Il est vrai que le recours quasi-machinal à l‘Internet par les élèves comme principale source de réalisation de leurs travaux de recherches donne de quoi s‘inquiéter à leurs parents qui estiment que ce genre de pratique s‘avère coûteux et sans grand apport en matière d‘apprentissage et de connaissances. D‘autant plus qu‘en optant pour les travaux «prêt-à-porter» que confectionnent les propriétaires des cybers, les étudiants ou élèves n‘apportent aucune touche personnelle ou collective et évitent jusqu‘à lire ou reprendre à l‘écrit les exposés ou les travaux de recherche qu‘ils devraient eux-mêmes effectuer.
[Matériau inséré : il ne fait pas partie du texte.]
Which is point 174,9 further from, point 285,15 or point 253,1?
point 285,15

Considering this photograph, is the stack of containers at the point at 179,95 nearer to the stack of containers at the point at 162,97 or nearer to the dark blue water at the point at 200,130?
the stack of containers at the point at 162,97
Et au point où nous en sommes, on ne voit pas ce que l‘enseignant ou le professeur auront à corriger, ni sur quels critères ils se baseront pour évaluer leurs étudiants. Ces derniers remettent un produit corrigé et révisé et ne souffrant d‘aucune lacune car  provenant directement des sites Internet. Certains enseignants sont tout à fait conscients de ce genre de «dérive» pédagogique et vont jusqu‘à avouer que la majorité des travaux remis par les élèves ne sont pas corrigés. Ils affirment toutefois, qu‘ils sont soumis à un suivi pédagogique exercé par les inspecteurs et qu‘ils sont, de ce fait, tenus par la progression des programmes qu‘il faut absolument terminer dans les délais et en fonction d‘un canevas préalablement tracé. Afin de stimuler ou contraindre leurs étudiants à faire un travail personnel, certains enseignants exigent tout de même que le travail remis soit écrit à la main et n‘acceptent en aucun cas de le corriger avant qu‘il soit présenté et exposé par son ou ses concepteur(s).  «Nos étudiants ne font pas l‘effort de faire des recherches par eux-mêmes. L‘Internet est une vertu inégalable mais, chez nous, les utilisateurs ont tendance à transformer ce moyen de recherche et d‘apprentissage en un outil de paresse. C‘est malheureux», dira un prof universitaire interrogé sur le sujet.